Manuel Carcassonne : Je n’ai pas à commenter la décision d’un confrère et ami qui dirige un groupe d’édition américain et a prouvé plus d’une fois son talent et son courage. La situation américaine n’est pas la nôtre. Woody Allen est un grand artiste, un cinéaste, un écrivain, et son humour juif new-yorkais se lit encore à chaque ligne de cette autobiographie, dans l’autodérision, la modestie, et l’art de travestir le tragique en comédie. Y compris à ses dépens. Il est triste que cette décision ait été prise, triste pour la liberté d’expression, mais parfaitement compréhensible dans le contexte américain.

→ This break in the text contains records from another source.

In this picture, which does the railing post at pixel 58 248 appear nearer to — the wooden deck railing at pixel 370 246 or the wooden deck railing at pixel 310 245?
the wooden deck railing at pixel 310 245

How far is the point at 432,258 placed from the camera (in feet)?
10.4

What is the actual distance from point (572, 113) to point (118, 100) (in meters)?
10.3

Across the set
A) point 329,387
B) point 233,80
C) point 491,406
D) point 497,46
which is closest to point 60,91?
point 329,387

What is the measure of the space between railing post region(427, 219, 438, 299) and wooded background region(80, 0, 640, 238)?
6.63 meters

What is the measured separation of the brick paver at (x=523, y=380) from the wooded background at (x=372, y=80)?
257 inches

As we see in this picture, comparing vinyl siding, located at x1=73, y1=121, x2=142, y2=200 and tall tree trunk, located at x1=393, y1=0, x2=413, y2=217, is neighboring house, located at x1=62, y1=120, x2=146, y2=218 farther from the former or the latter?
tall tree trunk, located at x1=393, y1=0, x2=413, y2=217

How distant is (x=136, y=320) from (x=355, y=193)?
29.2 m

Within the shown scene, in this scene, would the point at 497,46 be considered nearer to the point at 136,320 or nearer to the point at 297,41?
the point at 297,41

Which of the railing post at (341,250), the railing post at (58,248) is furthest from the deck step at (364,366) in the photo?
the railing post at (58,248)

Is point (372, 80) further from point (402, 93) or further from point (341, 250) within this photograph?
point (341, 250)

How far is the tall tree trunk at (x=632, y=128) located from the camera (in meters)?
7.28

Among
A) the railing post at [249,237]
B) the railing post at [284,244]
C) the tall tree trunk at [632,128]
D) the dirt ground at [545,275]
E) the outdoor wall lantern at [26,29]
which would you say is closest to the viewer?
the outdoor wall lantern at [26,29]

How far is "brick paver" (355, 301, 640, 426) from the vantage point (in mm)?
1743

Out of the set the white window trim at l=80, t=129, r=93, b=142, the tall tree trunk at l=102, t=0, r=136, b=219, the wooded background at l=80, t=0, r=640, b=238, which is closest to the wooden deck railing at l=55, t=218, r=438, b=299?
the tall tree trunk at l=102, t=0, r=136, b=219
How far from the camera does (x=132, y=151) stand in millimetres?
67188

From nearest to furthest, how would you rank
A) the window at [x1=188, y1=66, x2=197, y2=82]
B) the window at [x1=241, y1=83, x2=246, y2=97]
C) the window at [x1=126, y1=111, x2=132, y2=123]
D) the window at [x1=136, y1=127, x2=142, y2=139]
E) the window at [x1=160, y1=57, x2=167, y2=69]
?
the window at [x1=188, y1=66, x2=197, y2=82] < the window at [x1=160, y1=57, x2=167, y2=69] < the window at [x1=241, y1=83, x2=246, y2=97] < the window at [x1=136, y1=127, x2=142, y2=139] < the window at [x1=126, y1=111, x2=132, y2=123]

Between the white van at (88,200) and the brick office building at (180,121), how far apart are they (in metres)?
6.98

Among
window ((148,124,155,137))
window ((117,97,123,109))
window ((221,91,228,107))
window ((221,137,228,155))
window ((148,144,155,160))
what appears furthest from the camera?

Dans ces conditions, allez-vous pouvoir maintenir cette publication française ?
Je ne sais pas si je pourrais maintenir la publication, mais je ferai tout pour. Nous devons récupérer les droits qui viennent d’être rendus à l’auteur. Et surtout, soyons francs, c’est l’auteur qui décidera seul. Tout ce que je puis dire, c’est mon plaisir de lecture, la réussite de ces mémoires d’un œil sur notre siècle.
Pensez-vous qu’il faille la maintenir ? D’aucuns parlent d’un mouvement de fond qui serait dangereux pour la liberté d’expression.
On ne doit pas tout mélanger, ni même amalgamer, au risque de perdre notre bon sens: la boussole qui doit guider nos choix. La France n’a pas été le lieu des querelles familiales entre Woody Allen et son ex-femme Mia Farrow, ni avec Ronan Farrow. Le public français décidera, comme il a décidé en allant voir le dernier film de Woody Allen, qui n’a pas pu sortir aux États-Unis. Publier, c’est s’attacher avec respect à ce que chacun puisse s’exprimer, dans les limites de la loi, que le talent puisse être défendu, que la notion d’auteur soit soutenue. Mon ami et ancien patron Jean-Claude Fasquelle disait: « il faut savoir mourir sur un texte. » J’espère ne pas avoir à en arriver là, mais je lui donne entièrement raison. Quel que soit l’esprit du temps, il faut lui résister.